- _DOCUMENT PASSAGE_

Since the Merger, we have recorded goodwill impairment charges totaling $12.170 billion; including $4.1 billion recorded in 2010 and $8.070 billion recorded largely in 2008. The total impairment charges represented aproximately 67% of the goodwill balance resulting from purchase accounting for the Merger. The impairment in 2010 reflected the estimated effect of lower wholesale power prices in ERCOT on the enterprise value of EFCH, driven by the sustained decline in forward natural gas prices. The impairment in 2008 primarily arose from the dislocation in the capital markets that increased interest rate spreads and the resulting discount rates used in estimating fair values and the effect of declines in market values of debt and equity securities of comparable companies in the second half of 2008.

See Note 4 to Financial Statements for additional discussion.

Derivative Instruments and Mark-to-Market Accounting

We enter into contracts for the purchase and sale of energy-related commodities, and also enter into other derivative instruments such as options, swaps, futures and forwards primarily to manage commodity price and interest rate risks. Under accounting standards related to derivative instruments and hedging activities, these instruments are subject to mark-to-market accounting, and the determination of market values for these instruments is based on numerous assumptions and estimation techniques.

[A block of data]
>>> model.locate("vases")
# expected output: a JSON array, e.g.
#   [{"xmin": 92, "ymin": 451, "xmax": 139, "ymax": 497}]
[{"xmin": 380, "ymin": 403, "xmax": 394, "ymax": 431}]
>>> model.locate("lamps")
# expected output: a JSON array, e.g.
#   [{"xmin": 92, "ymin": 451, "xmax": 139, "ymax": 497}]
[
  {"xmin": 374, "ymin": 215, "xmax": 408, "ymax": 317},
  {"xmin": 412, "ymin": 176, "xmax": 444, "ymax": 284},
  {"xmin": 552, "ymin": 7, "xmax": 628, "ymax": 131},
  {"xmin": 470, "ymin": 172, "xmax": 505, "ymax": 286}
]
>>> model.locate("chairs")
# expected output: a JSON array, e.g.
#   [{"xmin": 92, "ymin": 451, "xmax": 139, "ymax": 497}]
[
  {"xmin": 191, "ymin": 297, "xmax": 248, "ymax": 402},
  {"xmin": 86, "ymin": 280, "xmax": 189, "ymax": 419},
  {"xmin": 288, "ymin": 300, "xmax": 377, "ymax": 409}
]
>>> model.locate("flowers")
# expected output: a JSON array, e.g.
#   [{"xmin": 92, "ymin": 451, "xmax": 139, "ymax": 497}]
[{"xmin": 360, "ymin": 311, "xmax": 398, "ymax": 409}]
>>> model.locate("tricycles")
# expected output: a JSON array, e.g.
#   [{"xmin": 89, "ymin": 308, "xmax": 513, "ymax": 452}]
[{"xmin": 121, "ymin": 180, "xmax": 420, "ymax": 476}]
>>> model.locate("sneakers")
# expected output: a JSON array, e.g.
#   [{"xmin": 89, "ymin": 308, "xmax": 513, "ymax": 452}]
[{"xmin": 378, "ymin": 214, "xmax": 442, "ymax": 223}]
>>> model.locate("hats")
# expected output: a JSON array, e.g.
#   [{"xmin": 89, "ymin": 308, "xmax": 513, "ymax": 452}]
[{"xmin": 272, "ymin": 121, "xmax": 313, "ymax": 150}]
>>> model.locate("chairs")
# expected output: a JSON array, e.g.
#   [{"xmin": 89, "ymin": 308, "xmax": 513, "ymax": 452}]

- _YOUR TASKS_
**a)** Answer these questions using the financial passage:
(i) How much in goodwill impairment charges was recorded in 2010?
(ii) What percentage of the goodwill balance from purchase accounting for the Merger did the total impairment charges represent?
(iii) Which derivative instruments are listed as being used mainly to manage commodity price and interest rate risks?
**b)** Return every line of the entries that contains the string "locate".
The financial passage and the entries were taken from separate sources.

- _ANSWERS FOR THE TASKS_
**a)**
(i) $4.1 billion
(ii) Approximately 67%
(iii) Options, swaps, futures and forwards

**b)**
>>> model.locate("vases")
>>> model.locate("lamps")
>>> model.locate("chairs")
>>> model.locate("flowers")
>>> model.locate("tricycles")
>>> model.locate("sneakers")
>>> model.locate("hats")
>>> model.locate("chairs")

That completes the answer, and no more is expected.